* Your assignment
Line by line, output everything from the one that contains "Tours cellulaires: deux" through the end of the material below, exactly as written and with no pictures.

* Provided material
_ _ _ _ _

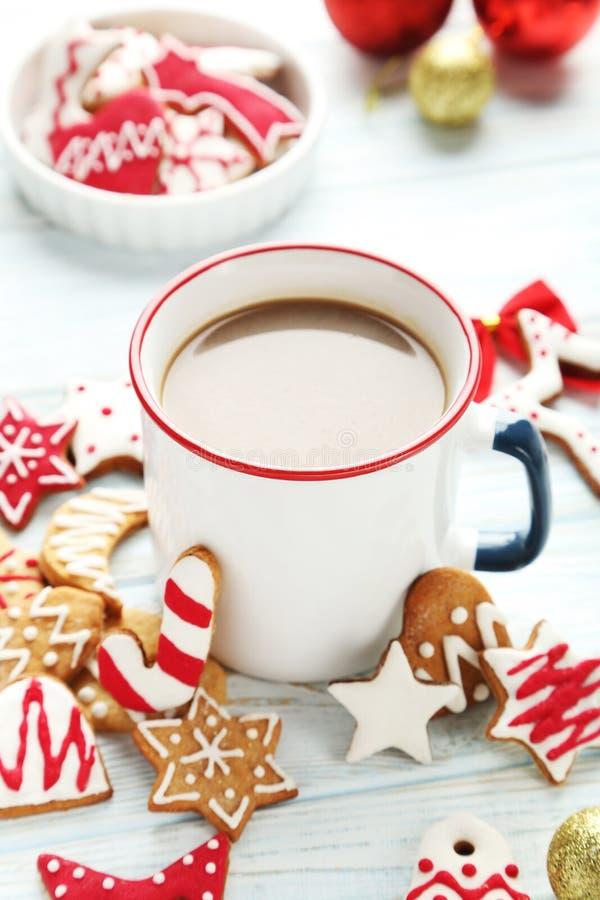 печенья с чашкой горячего кофе стоковые фотографии rf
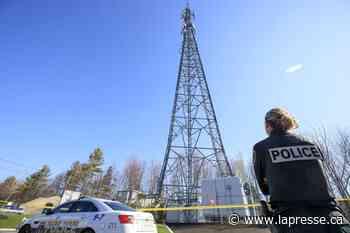Tours cellulaires: deux nouveaux incendies, deux arrestations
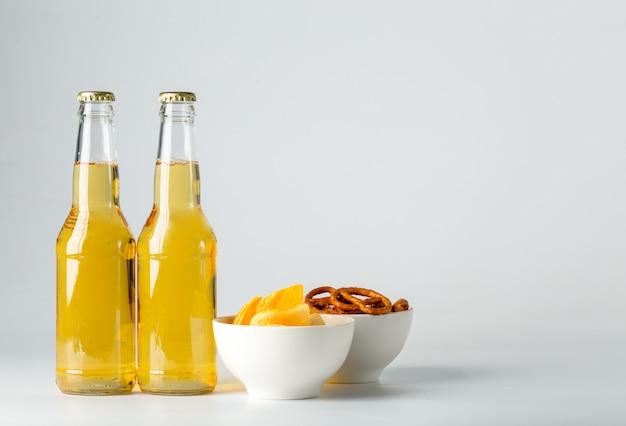 Flasche bier und snack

_ _ _ _ _

* Completed task
Tours cellulaires: deux nouveaux incendies, deux arrestations
 Flasche bier und snack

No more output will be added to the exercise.